Instruction
Reproduce the listing word for word, beginning with the line that contains "Which among all" and continuing through the last line of the listing.

****

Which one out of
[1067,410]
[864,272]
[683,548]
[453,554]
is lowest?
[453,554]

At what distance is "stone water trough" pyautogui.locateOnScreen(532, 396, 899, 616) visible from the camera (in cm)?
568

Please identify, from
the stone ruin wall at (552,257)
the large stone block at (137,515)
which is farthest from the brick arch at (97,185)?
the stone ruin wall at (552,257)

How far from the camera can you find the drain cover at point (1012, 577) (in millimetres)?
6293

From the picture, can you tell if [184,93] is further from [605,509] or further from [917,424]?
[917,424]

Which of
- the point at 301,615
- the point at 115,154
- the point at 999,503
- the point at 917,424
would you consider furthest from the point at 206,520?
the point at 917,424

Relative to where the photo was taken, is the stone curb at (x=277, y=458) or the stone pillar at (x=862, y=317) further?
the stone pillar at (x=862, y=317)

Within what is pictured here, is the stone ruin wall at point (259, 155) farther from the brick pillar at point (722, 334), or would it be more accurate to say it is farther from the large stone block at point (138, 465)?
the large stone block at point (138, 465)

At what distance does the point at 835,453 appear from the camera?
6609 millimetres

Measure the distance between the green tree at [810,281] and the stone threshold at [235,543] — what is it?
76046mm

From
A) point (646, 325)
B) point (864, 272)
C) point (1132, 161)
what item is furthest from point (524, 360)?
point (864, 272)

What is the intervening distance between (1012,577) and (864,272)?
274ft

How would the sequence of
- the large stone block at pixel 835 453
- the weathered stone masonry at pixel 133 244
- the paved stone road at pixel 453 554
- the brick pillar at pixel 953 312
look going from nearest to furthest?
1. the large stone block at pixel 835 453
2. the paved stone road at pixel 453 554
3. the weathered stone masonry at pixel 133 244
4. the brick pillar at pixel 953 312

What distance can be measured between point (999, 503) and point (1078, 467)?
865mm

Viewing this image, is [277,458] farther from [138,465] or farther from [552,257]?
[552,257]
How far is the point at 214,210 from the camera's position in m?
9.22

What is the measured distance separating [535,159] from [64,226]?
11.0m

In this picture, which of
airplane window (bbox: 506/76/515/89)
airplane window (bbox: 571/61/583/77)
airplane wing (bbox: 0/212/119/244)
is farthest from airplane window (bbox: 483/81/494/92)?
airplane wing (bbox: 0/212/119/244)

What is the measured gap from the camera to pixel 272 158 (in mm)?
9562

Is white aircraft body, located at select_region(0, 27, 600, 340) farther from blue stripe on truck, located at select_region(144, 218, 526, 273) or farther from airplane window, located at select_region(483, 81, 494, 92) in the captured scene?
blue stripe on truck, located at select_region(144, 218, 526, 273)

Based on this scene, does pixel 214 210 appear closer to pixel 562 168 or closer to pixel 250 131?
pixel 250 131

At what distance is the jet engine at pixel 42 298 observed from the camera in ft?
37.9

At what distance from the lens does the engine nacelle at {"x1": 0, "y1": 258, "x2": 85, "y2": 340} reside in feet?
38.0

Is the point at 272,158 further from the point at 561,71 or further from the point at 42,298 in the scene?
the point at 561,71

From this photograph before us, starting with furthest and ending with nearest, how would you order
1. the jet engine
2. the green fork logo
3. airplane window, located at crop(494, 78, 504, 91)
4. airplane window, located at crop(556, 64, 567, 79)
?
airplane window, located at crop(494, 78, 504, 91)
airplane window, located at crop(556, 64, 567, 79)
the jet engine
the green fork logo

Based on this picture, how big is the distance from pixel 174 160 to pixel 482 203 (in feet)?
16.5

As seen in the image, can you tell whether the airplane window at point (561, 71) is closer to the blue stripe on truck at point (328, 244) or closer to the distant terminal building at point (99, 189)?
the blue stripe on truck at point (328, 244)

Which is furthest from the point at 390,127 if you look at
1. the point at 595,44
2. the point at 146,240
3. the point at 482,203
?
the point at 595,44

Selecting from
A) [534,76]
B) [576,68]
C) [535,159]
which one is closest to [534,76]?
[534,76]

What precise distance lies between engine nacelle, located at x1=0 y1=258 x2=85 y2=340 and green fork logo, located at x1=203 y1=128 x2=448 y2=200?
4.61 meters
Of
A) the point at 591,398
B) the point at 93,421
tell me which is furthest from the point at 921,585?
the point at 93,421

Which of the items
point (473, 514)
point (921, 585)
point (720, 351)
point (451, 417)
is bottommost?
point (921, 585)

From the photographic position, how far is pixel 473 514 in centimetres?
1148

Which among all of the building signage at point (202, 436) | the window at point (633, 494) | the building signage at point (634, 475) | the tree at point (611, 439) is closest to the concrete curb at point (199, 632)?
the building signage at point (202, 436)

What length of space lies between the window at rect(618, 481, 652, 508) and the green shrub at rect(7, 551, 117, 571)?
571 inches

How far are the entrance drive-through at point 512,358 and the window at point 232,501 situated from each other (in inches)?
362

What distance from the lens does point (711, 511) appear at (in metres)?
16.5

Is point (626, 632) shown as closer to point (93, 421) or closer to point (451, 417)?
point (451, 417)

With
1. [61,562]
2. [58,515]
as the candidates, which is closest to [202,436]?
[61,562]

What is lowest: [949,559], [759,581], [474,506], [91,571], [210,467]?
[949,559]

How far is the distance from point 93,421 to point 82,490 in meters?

****

Final result
Which among all of the building signage at point (202, 436) | the window at point (633, 494) | the building signage at point (634, 475) | the tree at point (611, 439) is closest to the concrete curb at point (199, 632)?
the building signage at point (202, 436)

What length of space lies between the window at rect(618, 481, 652, 508) and the green shrub at rect(7, 551, 117, 571)?
571 inches

How far are the entrance drive-through at point 512,358 and the window at point 232,501 situated from each other (in inches)?
362

What distance from the lens does point (711, 511) appear at (in metres)?
16.5

Is point (626, 632) shown as closer to point (93, 421) or closer to point (451, 417)?
point (451, 417)

With
1. [61,562]
2. [58,515]
as the candidates, which is closest to [202,436]?
[61,562]

What is lowest: [949,559], [759,581], [474,506], [91,571], [210,467]?
[949,559]

How far is the distance from point 93,421 to point 82,490 in meters?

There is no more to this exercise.